Intel’s move is simultaneously important and ironic. It was once a part of the same start-up scene it is now trying to penetrate by buying Mashery. So, on one hand, Intel wants to be at the center of an Internet-focused developer ecosystem. But, on the other, the need to buy into it shows huge tech firms like Intel need help relating to a lot of these start-up technologists.

As an example, take its new foray into media. Intel is developing a subscription-based online TV service. It wants to compete with cable carriers by selling a high-end package of highly interactive video programming delivered via its own set-top box.

Forget the merits of the strategy. What’s interesting is that the start-up ecosystem is loaded with companies pursuing similar businesses. These range from helping producers sell video to audiences directly, to using social media to aggregate video into personal channels.

In other words, Intel wants to use Mashery to help these smaller players shape markets, and it also wants to compete with them by dominating the same markets they are trying to shape.

Clearly, the relationship between huge tech and newer Internet-based developers is complicated.

Most of these developers want to build software quickly using self-serve, plug-and-play technologies, such as APIs. By contrast, huge tech often works more slowly, jumps into big markets directly, and prefers software that relies on high-cost components and services.

The problem is that the start-up approach is less profitable, which is unsettling for huge tech.

Take Oracle. When it bought Sun Microsystems in 2009, the famed MySQL database came with it. MySQL is free-to-use, so is relied on by a lot of Internet-era developers. But, in 2011, Oracle added some extensions to it that aren’t as free-to-use as many of these developers would like.

That decision helped encourage a group of them to create a new, independent version named MariaDB. Now, talk is bubbling up online about switching between the two databases.

The example shows how hard it can be for huge tech to work with developers who were formed in the Internet age. In other words, can Intel buy Mashery and satisfy this part of the start-up’s clientele, or will it set policies that push them toward rivals like Apigee, MuleSoft, or 3scale?

Microsoft, the poster child of huge tech, is the canary in this coal mine. It followed Amazon online to offer a “cloud” services platform roughly three years ago. Its Windows Azure is reportedly pretty good, but hasn’t stoked the same fire online as Amazon’s Web Services division.

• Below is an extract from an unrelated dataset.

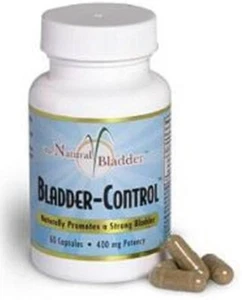NATURAL BLADDER Bladder Control - 60 Capsules - Picture 1 of 1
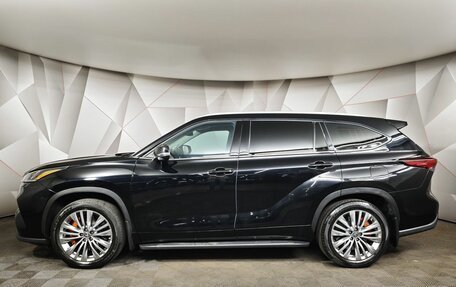 Toyota Highlander, 2023 год, 3 950 000 рублей, 5 фотография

That’s one reason Microsoft recently said it will match some of Amazon’s Web Services pricing. It’s also been adding features to woo more Internet-oriented developers.

Moves like these could establish whether huge tech can co-exist with new-era software firms – or if these start-ups will shrink the technology business as much as they’ve shrunk everyone else’s.

(Disclosure: James Abels runs a software start-up focused on media creation and distribution.)